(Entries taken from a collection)
+-------+
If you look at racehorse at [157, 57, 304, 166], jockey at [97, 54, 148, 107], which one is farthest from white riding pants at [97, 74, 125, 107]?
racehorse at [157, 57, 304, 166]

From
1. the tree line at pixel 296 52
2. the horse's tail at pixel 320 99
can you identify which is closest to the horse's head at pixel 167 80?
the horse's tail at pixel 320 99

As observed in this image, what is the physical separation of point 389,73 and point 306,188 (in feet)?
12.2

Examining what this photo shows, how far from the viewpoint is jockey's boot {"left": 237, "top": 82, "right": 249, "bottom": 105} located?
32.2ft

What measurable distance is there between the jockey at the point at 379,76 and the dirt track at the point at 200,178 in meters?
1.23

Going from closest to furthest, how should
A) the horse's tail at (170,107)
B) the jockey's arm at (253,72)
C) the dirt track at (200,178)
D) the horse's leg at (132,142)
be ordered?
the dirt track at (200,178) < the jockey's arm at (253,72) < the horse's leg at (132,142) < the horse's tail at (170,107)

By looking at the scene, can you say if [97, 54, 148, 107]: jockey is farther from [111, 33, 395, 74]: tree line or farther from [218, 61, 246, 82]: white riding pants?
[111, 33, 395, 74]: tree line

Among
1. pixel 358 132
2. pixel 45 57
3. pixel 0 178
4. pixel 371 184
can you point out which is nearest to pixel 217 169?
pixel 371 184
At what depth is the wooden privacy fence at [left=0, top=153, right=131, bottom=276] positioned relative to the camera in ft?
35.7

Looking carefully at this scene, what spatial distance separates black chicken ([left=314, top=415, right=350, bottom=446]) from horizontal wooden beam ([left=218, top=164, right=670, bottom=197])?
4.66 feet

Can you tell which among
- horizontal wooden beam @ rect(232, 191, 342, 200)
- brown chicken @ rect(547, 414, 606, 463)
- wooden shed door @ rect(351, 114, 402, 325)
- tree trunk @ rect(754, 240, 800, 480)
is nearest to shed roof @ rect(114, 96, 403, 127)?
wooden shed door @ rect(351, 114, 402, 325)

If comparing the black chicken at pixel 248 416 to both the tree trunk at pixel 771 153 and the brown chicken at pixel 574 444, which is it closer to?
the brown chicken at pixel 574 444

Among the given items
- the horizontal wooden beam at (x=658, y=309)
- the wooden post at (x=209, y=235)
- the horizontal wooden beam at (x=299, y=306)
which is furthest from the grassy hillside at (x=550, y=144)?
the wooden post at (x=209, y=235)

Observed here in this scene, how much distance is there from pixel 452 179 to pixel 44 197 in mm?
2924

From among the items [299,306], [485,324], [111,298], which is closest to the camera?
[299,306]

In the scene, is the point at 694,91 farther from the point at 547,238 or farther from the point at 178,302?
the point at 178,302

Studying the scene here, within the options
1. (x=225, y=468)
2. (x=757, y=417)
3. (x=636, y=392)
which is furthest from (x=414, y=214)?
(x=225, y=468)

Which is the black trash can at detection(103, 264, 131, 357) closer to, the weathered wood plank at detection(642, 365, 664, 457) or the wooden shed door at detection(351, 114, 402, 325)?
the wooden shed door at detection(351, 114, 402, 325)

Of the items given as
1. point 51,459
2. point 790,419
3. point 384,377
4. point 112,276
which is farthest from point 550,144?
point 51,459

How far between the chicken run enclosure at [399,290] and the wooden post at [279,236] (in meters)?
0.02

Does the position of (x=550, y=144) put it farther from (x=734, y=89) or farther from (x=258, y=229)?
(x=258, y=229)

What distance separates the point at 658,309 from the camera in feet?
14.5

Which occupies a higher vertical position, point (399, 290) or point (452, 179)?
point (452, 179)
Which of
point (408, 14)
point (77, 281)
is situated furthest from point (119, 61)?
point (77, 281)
+-------+
*EXERCISE PROMPT:* Copy out all of these records word for word.

*OUTPUT OF THE TASK:*
If you look at racehorse at [157, 57, 304, 166], jockey at [97, 54, 148, 107], which one is farthest from white riding pants at [97, 74, 125, 107]?
racehorse at [157, 57, 304, 166]

From
1. the tree line at pixel 296 52
2. the horse's tail at pixel 320 99
can you identify which is closest to the horse's head at pixel 167 80?
the horse's tail at pixel 320 99

As observed in this image, what is the physical separation of point 389,73 and point 306,188 (in feet)?
12.2

Examining what this photo shows, how far from the viewpoint is jockey's boot {"left": 237, "top": 82, "right": 249, "bottom": 105} located?
32.2ft

What measurable distance is there between the jockey at the point at 379,76 and the dirt track at the point at 200,178 in meters?
1.23

Going from closest to furthest, how should
A) the horse's tail at (170,107)
B) the jockey's arm at (253,72)
C) the dirt track at (200,178)
D) the horse's leg at (132,142)
be ordered?
the dirt track at (200,178) < the jockey's arm at (253,72) < the horse's leg at (132,142) < the horse's tail at (170,107)

By looking at the scene, can you say if [97, 54, 148, 107]: jockey is farther from [111, 33, 395, 74]: tree line or farther from [218, 61, 246, 82]: white riding pants?
[111, 33, 395, 74]: tree line

Among
1. pixel 358 132
2. pixel 45 57
3. pixel 0 178
4. pixel 371 184
can you point out which is nearest to pixel 217 169?
pixel 371 184
At what depth is the wooden privacy fence at [left=0, top=153, right=131, bottom=276] positioned relative to the camera in ft?
35.7

Looking carefully at this scene, what spatial distance separates black chicken ([left=314, top=415, right=350, bottom=446]) from horizontal wooden beam ([left=218, top=164, right=670, bottom=197])?
4.66 feet

Can you tell which among
- horizontal wooden beam @ rect(232, 191, 342, 200)
- brown chicken @ rect(547, 414, 606, 463)
- wooden shed door @ rect(351, 114, 402, 325)
- tree trunk @ rect(754, 240, 800, 480)
is nearest to shed roof @ rect(114, 96, 403, 127)?
wooden shed door @ rect(351, 114, 402, 325)

If comparing the black chicken at pixel 248 416 to both the tree trunk at pixel 771 153 and the brown chicken at pixel 574 444, which is it closer to?
the brown chicken at pixel 574 444

Among the given items
- the horizontal wooden beam at (x=658, y=309)
- the wooden post at (x=209, y=235)
- the horizontal wooden beam at (x=299, y=306)
which is furthest from the grassy hillside at (x=550, y=144)?
the wooden post at (x=209, y=235)

Observed here in this scene, how much distance is there from pixel 452 179 to pixel 44 197 in mm?
2924

From among the items [299,306], [485,324], [111,298], which is closest to the camera?
[299,306]

In the scene, is the point at 694,91 farther from the point at 547,238 or farther from the point at 178,302?
the point at 178,302

Studying the scene here, within the options
1. (x=225, y=468)
2. (x=757, y=417)
3. (x=636, y=392)
which is furthest from (x=414, y=214)?
(x=225, y=468)

Which is the black trash can at detection(103, 264, 131, 357) closer to, the weathered wood plank at detection(642, 365, 664, 457) or the wooden shed door at detection(351, 114, 402, 325)?
the wooden shed door at detection(351, 114, 402, 325)

Of the items given as
1. point 51,459
2. point 790,419
3. point 384,377
4. point 112,276
which is farthest from point 550,144?
point 51,459

How far between the chicken run enclosure at [399,290] and the wooden post at [279,236] (in meters)?
0.02

Does the position of (x=550, y=144) put it farther from (x=734, y=89) or farther from (x=258, y=229)?
(x=258, y=229)

What distance separates the point at 658,309 from the camera in feet?
14.5

Which occupies a higher vertical position, point (399, 290) or point (452, 179)?
point (452, 179)
Which of
point (408, 14)
point (77, 281)
is situated furthest from point (119, 61)?
point (77, 281)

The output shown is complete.